Unabhängig davon registrierte San Francisco allein in diesem Jahr schon 55 Vorfälle, bei denen Robotaxis den Weg von Rettungshelfern blockiert haben. Die Feuerwehr beklagte sich über zugeparkte Ausfahrten, über Fahrzeuge, die auf Schläuchen standen, und Behinderungen während Löscharbeiten.

Der Technologie-Experte Paul Leonardi von der University of California in Santa Barbara meint, es sei naiv, davon auszugehen, dass die Robotaxis von Anfang an perfekt funktionieren würden. Die Fahrzeuge lernten ständig hinzu, indem sie Erfahrung sammelten – wie etwa das nun im Beton stecken gebliebene Auto. „Es hat gelernt, was es das nächste Mal in einer solchen Situation anders machen soll“, erklärt Leonardi.
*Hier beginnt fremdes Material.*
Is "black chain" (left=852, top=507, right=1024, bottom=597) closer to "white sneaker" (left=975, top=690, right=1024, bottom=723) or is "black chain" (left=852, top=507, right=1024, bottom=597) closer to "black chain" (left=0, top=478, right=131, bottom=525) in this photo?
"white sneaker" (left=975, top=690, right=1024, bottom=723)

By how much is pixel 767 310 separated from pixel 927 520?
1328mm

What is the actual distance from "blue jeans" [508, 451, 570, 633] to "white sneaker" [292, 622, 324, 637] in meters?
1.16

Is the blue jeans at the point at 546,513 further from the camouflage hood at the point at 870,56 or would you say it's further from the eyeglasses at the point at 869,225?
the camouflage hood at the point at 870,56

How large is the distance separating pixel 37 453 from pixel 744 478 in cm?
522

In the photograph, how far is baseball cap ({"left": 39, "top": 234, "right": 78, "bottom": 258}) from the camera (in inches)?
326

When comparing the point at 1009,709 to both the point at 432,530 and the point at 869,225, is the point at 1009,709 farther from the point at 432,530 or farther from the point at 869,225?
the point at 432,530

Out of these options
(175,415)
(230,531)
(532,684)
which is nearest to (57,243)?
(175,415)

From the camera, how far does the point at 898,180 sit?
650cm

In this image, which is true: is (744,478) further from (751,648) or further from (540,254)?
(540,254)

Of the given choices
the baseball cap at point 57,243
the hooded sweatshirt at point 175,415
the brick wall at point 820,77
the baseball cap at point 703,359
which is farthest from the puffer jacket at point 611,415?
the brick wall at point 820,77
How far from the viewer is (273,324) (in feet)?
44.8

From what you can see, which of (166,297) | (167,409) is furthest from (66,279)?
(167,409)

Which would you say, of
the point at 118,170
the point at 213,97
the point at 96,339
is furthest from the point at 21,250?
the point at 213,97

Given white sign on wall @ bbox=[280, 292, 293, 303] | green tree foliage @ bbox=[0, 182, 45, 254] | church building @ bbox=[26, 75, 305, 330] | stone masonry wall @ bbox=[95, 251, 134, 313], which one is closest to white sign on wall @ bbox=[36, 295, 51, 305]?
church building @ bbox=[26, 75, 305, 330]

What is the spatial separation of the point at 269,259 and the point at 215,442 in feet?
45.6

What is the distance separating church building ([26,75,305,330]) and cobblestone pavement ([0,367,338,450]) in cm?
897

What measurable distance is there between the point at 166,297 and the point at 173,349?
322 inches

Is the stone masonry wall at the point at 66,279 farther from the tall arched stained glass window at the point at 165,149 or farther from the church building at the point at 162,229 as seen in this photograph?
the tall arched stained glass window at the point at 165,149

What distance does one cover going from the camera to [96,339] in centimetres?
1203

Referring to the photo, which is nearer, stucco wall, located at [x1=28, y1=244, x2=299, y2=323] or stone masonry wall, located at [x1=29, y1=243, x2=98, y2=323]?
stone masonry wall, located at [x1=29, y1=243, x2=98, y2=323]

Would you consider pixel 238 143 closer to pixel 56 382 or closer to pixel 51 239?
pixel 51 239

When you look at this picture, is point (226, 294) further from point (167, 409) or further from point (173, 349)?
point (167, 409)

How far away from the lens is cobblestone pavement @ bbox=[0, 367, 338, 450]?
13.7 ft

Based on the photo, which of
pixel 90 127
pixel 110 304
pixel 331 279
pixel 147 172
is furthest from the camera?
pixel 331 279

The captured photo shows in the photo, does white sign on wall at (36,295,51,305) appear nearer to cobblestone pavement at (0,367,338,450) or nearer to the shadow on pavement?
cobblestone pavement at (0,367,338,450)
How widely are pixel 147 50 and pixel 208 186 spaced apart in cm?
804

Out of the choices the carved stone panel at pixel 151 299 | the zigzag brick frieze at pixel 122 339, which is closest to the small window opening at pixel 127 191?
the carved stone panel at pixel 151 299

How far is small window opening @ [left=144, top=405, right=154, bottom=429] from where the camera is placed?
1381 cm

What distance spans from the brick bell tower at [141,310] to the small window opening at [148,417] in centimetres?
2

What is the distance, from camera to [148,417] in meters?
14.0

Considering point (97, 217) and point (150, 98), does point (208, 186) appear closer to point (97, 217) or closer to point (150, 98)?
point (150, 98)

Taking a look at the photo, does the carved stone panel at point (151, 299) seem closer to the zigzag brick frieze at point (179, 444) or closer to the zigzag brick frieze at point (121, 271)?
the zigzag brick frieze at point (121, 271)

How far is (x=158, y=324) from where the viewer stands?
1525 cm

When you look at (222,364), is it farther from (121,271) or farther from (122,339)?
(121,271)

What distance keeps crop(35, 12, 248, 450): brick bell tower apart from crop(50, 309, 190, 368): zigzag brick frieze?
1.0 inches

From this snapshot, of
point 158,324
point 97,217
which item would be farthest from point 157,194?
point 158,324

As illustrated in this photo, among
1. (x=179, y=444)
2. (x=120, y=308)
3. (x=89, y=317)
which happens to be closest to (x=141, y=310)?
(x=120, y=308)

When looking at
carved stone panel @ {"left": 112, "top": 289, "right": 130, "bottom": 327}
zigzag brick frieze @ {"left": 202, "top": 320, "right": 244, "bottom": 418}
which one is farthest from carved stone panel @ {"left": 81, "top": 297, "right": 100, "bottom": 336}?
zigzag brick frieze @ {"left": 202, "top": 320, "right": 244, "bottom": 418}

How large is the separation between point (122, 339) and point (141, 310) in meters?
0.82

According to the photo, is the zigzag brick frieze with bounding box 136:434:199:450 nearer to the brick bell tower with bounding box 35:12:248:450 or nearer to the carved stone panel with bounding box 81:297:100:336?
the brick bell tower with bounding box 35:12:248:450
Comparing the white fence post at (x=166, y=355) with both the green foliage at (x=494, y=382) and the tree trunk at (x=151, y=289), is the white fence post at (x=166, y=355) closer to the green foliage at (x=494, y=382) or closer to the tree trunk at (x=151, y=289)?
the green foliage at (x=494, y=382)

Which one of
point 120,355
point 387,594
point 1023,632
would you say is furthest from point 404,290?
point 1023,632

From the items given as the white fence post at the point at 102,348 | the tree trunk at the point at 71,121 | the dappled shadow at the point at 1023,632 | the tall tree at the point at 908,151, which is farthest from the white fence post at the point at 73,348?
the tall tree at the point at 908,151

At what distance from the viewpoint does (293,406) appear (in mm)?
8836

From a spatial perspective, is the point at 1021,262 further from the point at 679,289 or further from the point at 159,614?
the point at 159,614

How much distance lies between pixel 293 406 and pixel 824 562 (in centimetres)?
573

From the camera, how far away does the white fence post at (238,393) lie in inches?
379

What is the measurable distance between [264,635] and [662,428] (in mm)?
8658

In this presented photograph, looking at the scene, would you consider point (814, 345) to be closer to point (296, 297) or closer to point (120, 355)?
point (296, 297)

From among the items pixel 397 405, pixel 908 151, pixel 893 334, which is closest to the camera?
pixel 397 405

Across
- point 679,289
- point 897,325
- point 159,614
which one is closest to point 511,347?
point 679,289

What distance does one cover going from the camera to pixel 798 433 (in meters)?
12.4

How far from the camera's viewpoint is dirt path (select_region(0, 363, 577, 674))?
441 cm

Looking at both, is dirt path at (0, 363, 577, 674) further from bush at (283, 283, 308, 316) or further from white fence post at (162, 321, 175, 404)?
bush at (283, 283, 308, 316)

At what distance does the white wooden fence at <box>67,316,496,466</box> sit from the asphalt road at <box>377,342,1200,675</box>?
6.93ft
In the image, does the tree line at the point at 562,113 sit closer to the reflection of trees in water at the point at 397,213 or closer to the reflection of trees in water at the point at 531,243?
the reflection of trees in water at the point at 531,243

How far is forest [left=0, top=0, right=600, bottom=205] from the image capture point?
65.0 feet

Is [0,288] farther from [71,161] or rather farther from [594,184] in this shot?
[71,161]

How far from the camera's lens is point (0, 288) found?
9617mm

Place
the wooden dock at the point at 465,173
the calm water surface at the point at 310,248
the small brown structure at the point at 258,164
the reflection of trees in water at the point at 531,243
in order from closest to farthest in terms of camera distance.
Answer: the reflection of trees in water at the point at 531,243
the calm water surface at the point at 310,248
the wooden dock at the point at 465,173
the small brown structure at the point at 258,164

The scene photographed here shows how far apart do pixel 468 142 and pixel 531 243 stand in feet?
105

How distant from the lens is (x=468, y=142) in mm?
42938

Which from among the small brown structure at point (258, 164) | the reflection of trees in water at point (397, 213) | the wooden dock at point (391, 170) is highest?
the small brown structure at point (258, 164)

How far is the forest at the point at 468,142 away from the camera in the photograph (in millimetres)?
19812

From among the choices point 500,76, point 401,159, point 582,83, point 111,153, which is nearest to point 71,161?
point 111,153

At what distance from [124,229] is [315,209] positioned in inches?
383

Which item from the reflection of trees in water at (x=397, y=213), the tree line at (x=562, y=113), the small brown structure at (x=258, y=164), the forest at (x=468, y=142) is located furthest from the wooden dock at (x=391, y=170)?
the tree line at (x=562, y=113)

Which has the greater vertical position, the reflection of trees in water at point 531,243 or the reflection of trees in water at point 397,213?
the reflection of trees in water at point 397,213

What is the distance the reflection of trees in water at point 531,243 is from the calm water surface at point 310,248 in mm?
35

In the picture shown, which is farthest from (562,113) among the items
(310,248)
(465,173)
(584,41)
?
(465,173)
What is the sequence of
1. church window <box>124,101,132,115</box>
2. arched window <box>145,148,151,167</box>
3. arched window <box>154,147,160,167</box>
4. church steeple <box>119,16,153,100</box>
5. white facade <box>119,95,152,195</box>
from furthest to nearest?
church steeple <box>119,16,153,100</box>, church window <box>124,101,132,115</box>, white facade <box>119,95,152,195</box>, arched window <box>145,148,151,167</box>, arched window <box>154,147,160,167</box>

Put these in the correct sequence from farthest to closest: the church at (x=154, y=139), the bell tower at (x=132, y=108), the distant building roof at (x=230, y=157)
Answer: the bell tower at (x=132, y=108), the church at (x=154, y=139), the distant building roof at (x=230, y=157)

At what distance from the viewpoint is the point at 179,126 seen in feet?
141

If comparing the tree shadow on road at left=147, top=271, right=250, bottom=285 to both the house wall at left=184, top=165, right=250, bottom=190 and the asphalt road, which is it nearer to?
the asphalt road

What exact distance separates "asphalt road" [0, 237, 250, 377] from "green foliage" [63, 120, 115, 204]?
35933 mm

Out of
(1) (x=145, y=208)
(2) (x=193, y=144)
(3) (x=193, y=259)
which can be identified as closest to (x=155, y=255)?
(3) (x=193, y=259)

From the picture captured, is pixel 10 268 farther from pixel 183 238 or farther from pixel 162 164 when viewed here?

Die Betreiber des Robotaxis betonen, dass es während der Testphase keine Unfälle mit schweren Personenschäden gegeben habe. In ganzseitigen Zeitungsanzeigen verweist Cruise darauf, dass „Menschen fürchterliche Fahrer“ seien. Angesichts von 42 795 Verkehrstoten 2022 machten selbstfahrende Autos die Straßen tatsächlich sicherer.

Und was ist mit den Jobs Tausender zuverlässiger Taxifahrer?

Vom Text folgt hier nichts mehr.